From 1827, Mechanics' Institutes, Literary Institutes, Athenaeums and Schools of Arts played an important role in the life of early Australian communities. Among their roles was the provision of libraries and reading rooms, but as community institutions they also provided lectures and adult education.
By 1900 there were 1000 Mechanics' Institutes in Australia with memberships of between 100 and 200 people. Most of these Institutes did not have large libraries, usually having less than 1,000 books. Their role in a country town was more a general focus for the community's cultural activities, not just that of a library. As well as membership subscriptions, the Institutes were supported by colonial governments and sometimes by local government, usually by land grants and cash assistance. The institution generally had a purpose built building in the town. Many of these buildings are no longer home to those institutions but are used for other purposes.
In 1912, a New South Wales committee was set up to examine whether the £10,000 subsidy paid annually by the government to Schools of Arts and similar institutions was money well spent. The committee determined it was not well spent and recommended phasing out or reducing the subsidy in metropolitan areas and municipalities and that local authorities take over schools of arts. There were not enough books, especially non-fiction, and services were limited under the current arrangements. However, lobbying saw the recommendations not implemented. Subsidies continued until the 1930s depression.
Members of the above will be pleased to know that a further 100 new books will arrive this month. It is the policy of the committee to keep the library as up-to-date as funds will permit. The member ship fee is only 15/ per annum, and a satisfactory increase in the number of members would result in a corresponding increase in the number of new books from month to month.
The first round of the snooker tournament on Monday evening was very keenly contested, and the handicappers, with very few exceptions, have apparently done a good job.

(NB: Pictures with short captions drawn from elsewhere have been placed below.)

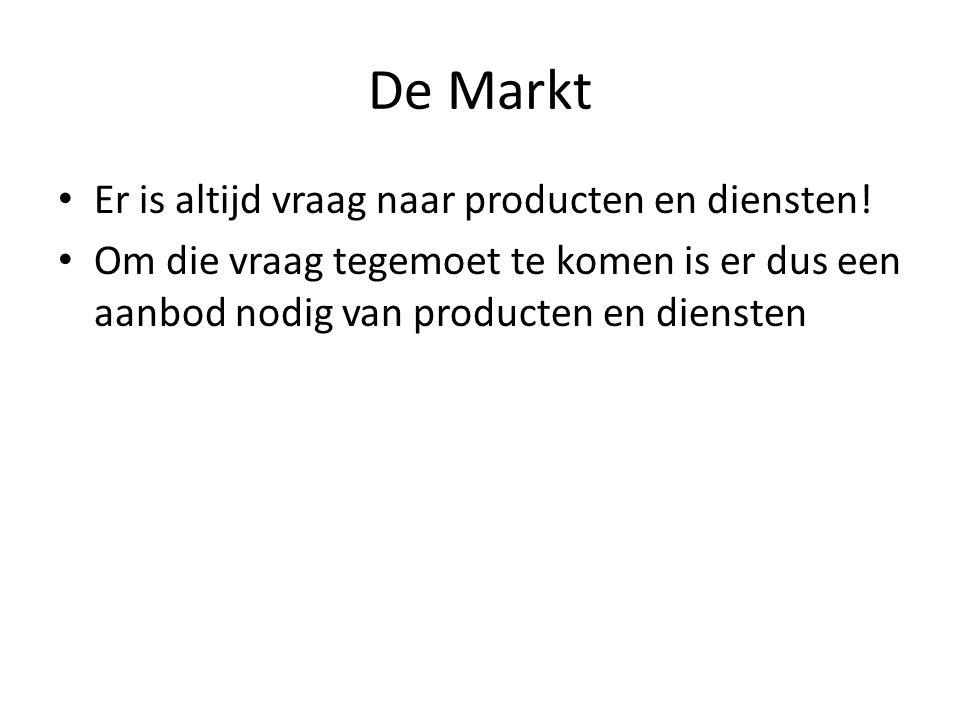 De Markt Er is altijd vraag naar producten en diensten.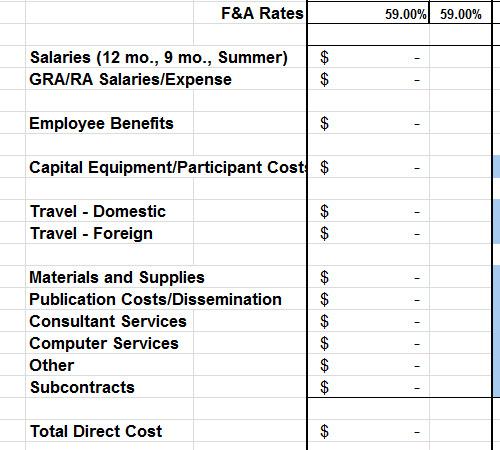 Salary budget template example excel maxwellsz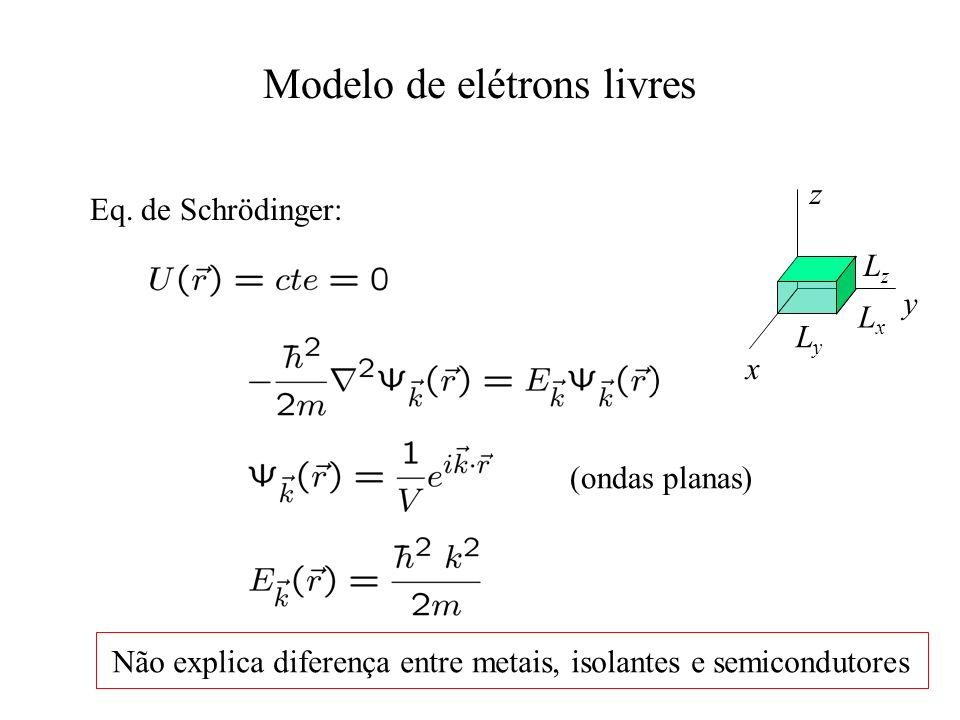 Modelo de elétrons livres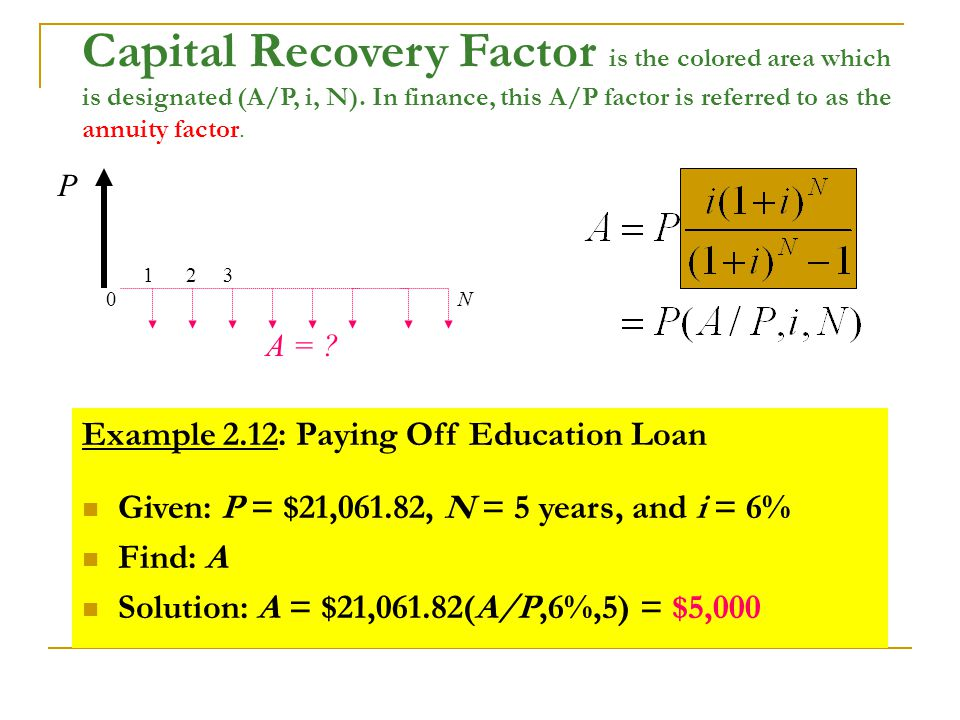Capital Recovery Factor is the colored area which is designated (A/P, i, N).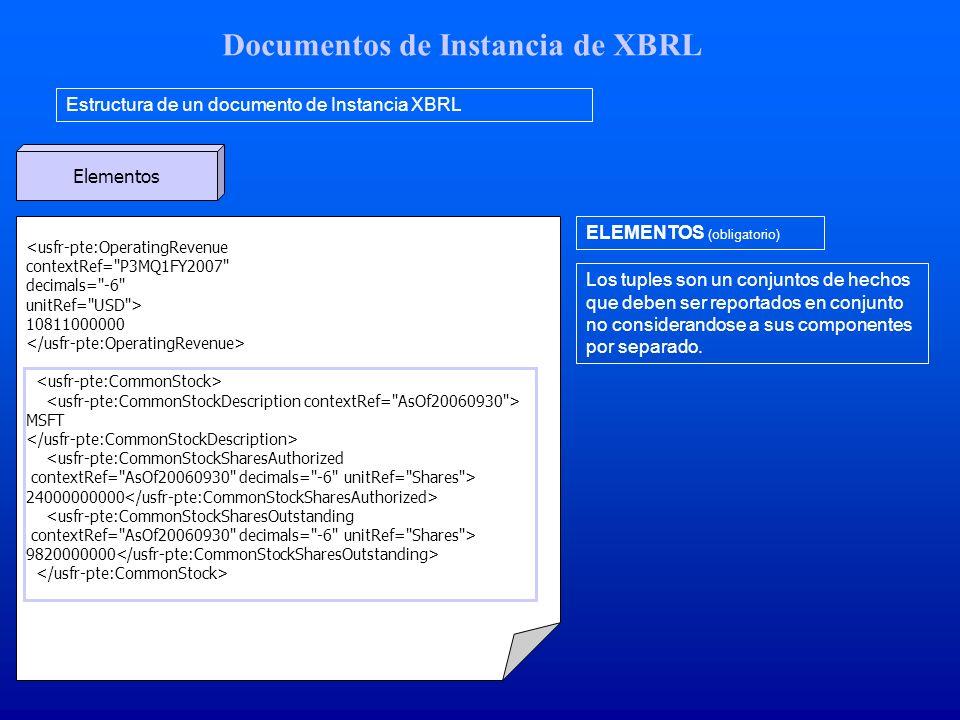 Documentos de Instancia de XBRL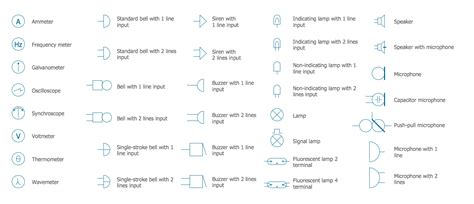 wiring diagram  conceptdraw diagram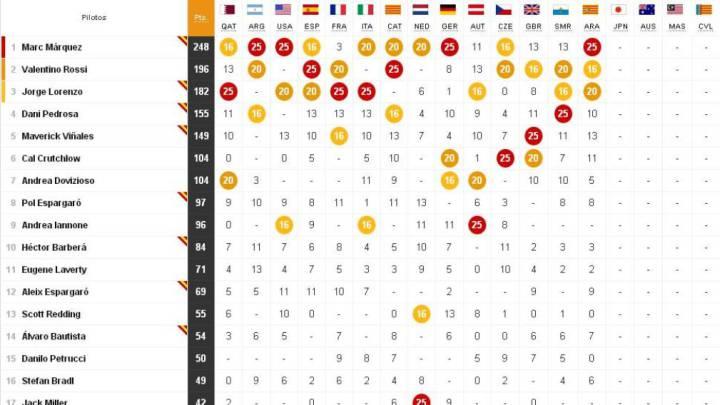 Así queda la clasificación del Mundial tras el GP de Aragón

The general public are reminded that these tournaments are not confined to members only and any member of the public may enter. The room is open for play every night from 7.30 to 10.30, except [ Saturdays and Sundays, and two very fine tables, in very good condition, are available for play.

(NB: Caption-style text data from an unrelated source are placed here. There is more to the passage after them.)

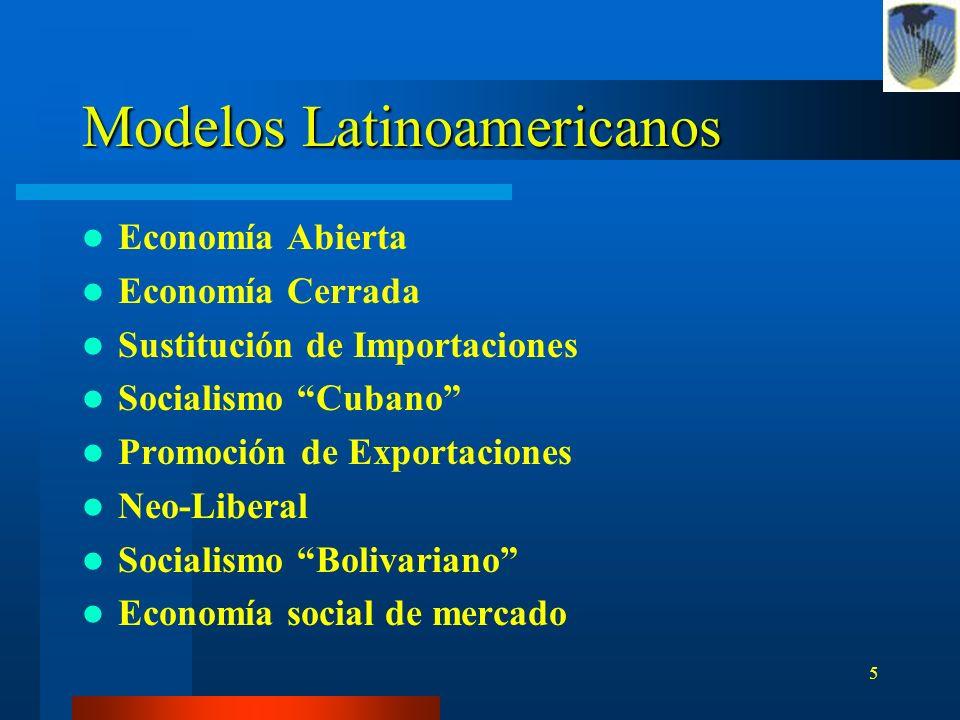 Modelos Latinoamericanos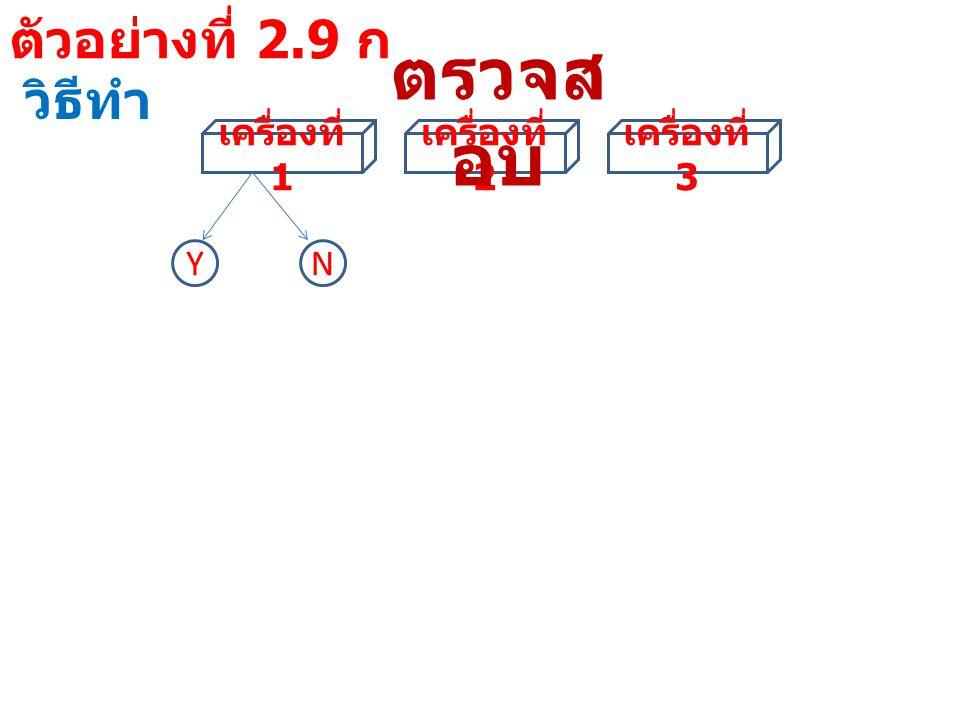 ตัวอย่างที่ 2.9 ก วิธีทำ ผลการ ตรวจสอบ เครื่อง ที่ 1 เครื่อง ที่ 2 เครื่อง ที่ 3 จำนวนเครื่องจักรที่ ยังใช้ผลิตได้ แบบที่ 1 YYY3 แบบที่ 2 YYN2 แบบที่ 3 YNY2 แบบที่ 4 YNN1 แบบที่ 5 NYY2 แบบที่ 6 NYN1 แบบที่ 7 NNY1 แบบที่ 8 NNN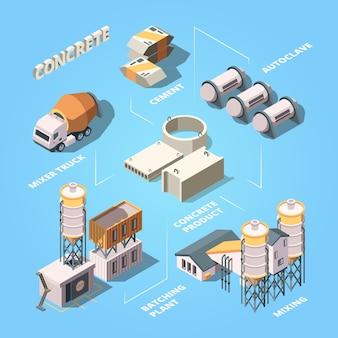 Zementfabrik. stufe der betonproduktion produktionsmanufaktur ausrüstung für die isometrische zusammensetzung des arbeitsmischers. herstellung von mischanlagen, mischbeton- und autoklavenillustration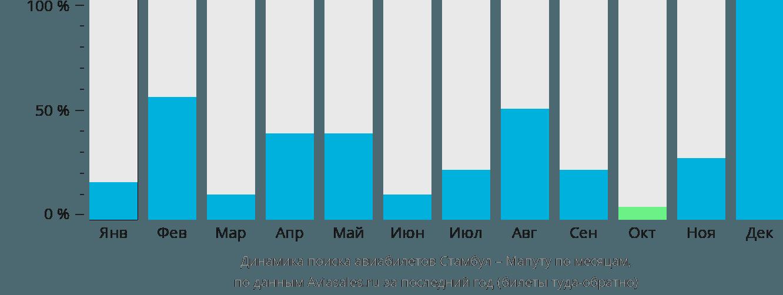 Динамика поиска авиабилетов из Стамбула в Мапуту по месяцам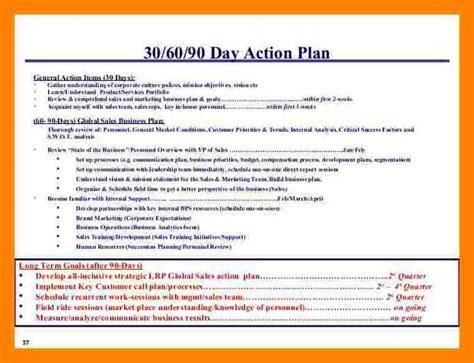 7 30 60 90 day action plan template nurse homed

At the committee meeting, held on 14th August, Mr. George Swan was elected Treasurer to the Murrurundi Literary Institute. It was decided to hold regular knock-out billiard and snooker-challenge competitions, the winners to hold the gold buttons until defeated. A further snooker pairs handicap will take place on Monday night. These pairs events are becoming very popular with the members and, being one right affairs, the interest cannot drag as is the case very often in long drawn-out tournaments.
It was decided to fix the fee for the use of the meeting room by outside bodies at 5/ per meeting, such meetings to terminate not later than 10 p.m. The fees are payable in advance.
It is also proposed to hold table-tennis events if sufficient players are interested.